> _Task objective_:
Copy the lines that begin at the one containing "Looking at the image, would" and end after the one containing "2338 centimetres", requests included. Shift every number in the answers, both the pixel coordinates and the distances, by -61.

**** Supplied material ****

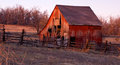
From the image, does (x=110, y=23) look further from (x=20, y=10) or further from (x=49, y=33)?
(x=49, y=33)

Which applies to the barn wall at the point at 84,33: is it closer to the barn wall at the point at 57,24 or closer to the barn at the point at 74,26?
the barn at the point at 74,26

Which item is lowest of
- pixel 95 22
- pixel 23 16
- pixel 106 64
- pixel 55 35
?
pixel 106 64

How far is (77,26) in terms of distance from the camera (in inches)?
816

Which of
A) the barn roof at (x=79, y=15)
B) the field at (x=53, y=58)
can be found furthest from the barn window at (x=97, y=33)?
the field at (x=53, y=58)

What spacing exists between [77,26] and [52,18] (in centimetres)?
528

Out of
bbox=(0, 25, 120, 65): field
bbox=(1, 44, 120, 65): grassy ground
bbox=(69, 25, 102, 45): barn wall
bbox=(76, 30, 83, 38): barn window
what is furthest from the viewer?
bbox=(76, 30, 83, 38): barn window

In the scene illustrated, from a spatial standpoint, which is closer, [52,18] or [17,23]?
[52,18]

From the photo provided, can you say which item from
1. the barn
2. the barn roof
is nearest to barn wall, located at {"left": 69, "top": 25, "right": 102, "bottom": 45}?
the barn

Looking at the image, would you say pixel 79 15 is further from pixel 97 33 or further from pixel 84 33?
pixel 97 33

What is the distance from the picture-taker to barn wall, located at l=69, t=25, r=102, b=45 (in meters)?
20.5

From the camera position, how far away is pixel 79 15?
2338 centimetres

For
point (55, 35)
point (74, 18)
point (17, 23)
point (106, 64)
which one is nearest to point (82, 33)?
point (74, 18)

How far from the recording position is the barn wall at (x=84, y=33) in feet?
67.4

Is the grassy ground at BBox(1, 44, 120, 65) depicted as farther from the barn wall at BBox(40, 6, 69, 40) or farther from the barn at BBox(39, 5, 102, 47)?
the barn wall at BBox(40, 6, 69, 40)
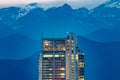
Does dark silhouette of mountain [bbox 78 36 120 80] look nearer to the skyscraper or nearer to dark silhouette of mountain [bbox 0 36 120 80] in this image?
dark silhouette of mountain [bbox 0 36 120 80]

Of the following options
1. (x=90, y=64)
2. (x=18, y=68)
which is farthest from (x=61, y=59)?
(x=18, y=68)

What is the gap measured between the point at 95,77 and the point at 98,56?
74.4ft

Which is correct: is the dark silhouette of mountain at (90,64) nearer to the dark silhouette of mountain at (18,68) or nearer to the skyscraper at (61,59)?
the dark silhouette of mountain at (18,68)

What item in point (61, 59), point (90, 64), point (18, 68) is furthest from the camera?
point (18, 68)

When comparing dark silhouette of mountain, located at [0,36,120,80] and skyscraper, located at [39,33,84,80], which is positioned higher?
dark silhouette of mountain, located at [0,36,120,80]

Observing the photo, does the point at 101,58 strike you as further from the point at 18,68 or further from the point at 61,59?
the point at 61,59

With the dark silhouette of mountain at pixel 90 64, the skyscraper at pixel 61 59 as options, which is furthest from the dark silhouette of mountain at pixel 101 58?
the skyscraper at pixel 61 59

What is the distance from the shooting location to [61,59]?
3937 inches

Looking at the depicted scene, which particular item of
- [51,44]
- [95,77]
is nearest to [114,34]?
[95,77]

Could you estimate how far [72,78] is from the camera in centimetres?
9581

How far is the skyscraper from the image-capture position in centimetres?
9812

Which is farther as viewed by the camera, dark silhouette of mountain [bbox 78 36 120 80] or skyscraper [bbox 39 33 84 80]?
dark silhouette of mountain [bbox 78 36 120 80]

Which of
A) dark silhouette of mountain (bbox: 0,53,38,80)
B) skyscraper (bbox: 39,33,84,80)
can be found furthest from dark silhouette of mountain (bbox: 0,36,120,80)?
skyscraper (bbox: 39,33,84,80)

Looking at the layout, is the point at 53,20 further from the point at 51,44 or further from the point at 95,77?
the point at 51,44
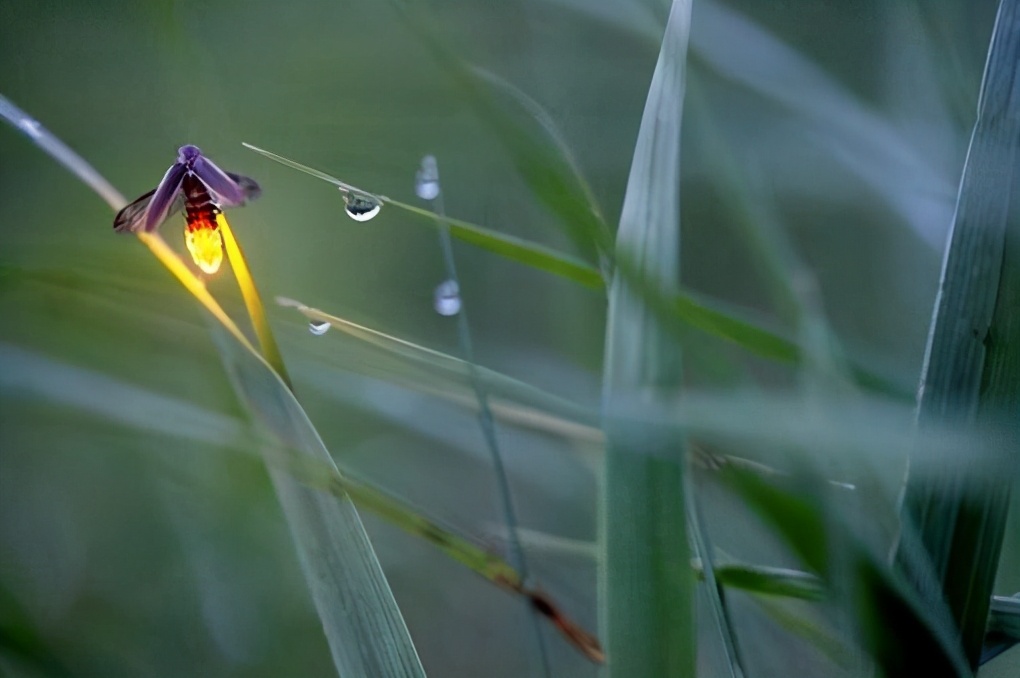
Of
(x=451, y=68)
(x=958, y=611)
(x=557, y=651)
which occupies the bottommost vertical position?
(x=557, y=651)

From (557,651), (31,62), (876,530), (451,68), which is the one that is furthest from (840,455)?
(31,62)

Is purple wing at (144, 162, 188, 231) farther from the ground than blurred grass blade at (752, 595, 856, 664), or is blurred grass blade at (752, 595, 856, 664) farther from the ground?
purple wing at (144, 162, 188, 231)

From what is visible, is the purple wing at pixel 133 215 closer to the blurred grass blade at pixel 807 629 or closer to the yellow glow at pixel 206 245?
the yellow glow at pixel 206 245

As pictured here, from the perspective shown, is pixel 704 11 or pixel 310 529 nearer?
pixel 310 529

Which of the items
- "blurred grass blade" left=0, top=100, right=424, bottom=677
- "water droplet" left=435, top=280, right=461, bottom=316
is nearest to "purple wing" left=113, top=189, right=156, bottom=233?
"blurred grass blade" left=0, top=100, right=424, bottom=677

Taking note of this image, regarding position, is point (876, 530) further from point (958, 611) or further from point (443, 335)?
point (443, 335)

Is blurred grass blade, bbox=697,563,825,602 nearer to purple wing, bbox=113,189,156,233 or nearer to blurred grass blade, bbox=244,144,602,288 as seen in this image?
blurred grass blade, bbox=244,144,602,288

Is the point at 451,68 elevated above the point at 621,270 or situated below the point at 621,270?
above

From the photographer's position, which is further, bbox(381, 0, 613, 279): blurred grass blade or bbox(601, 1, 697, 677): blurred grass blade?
bbox(381, 0, 613, 279): blurred grass blade
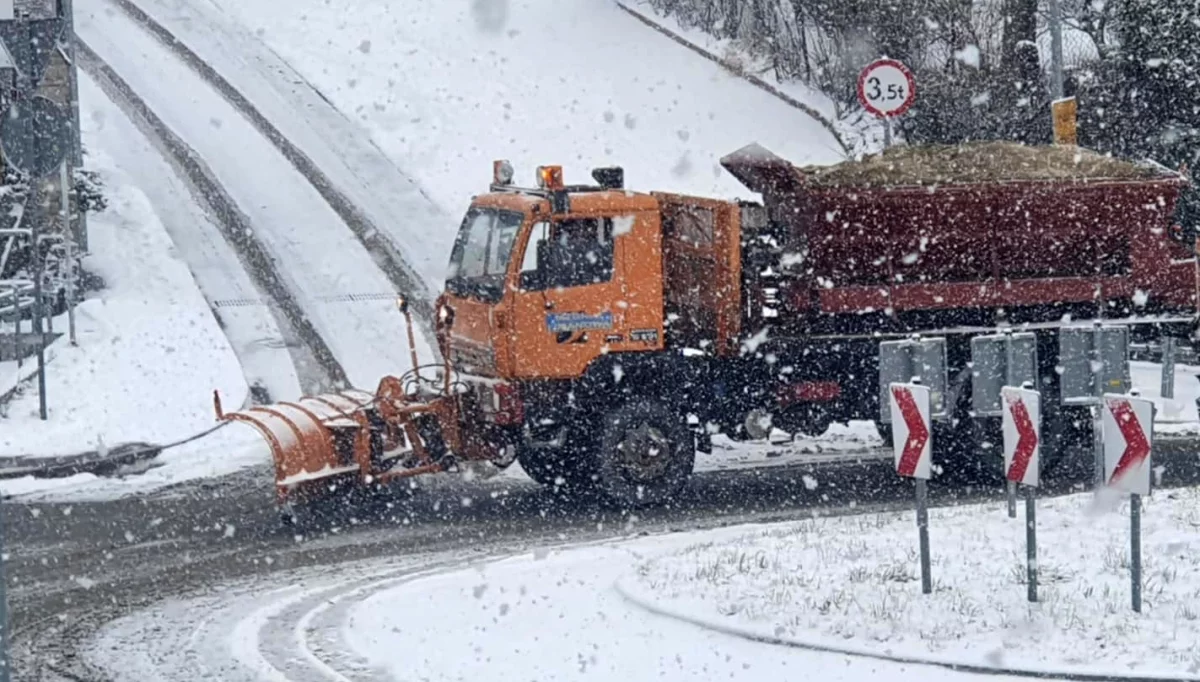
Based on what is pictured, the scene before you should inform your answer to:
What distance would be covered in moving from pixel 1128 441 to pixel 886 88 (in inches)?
342

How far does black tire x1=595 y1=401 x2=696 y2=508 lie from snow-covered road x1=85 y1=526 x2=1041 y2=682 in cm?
230

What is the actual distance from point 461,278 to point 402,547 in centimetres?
276

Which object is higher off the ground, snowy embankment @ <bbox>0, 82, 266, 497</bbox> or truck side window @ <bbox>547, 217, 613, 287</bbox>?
truck side window @ <bbox>547, 217, 613, 287</bbox>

****

> _Output of the task_:
Looking at the image, would you say pixel 79 15 is further from pixel 97 33 or further from pixel 84 33?
pixel 36 -28

What is the distance from the picture-taker to barn wall, located at l=69, t=25, r=102, b=45 (in meters)?
-40.5

From the camera position, how far away is pixel 79 15?
2277 centimetres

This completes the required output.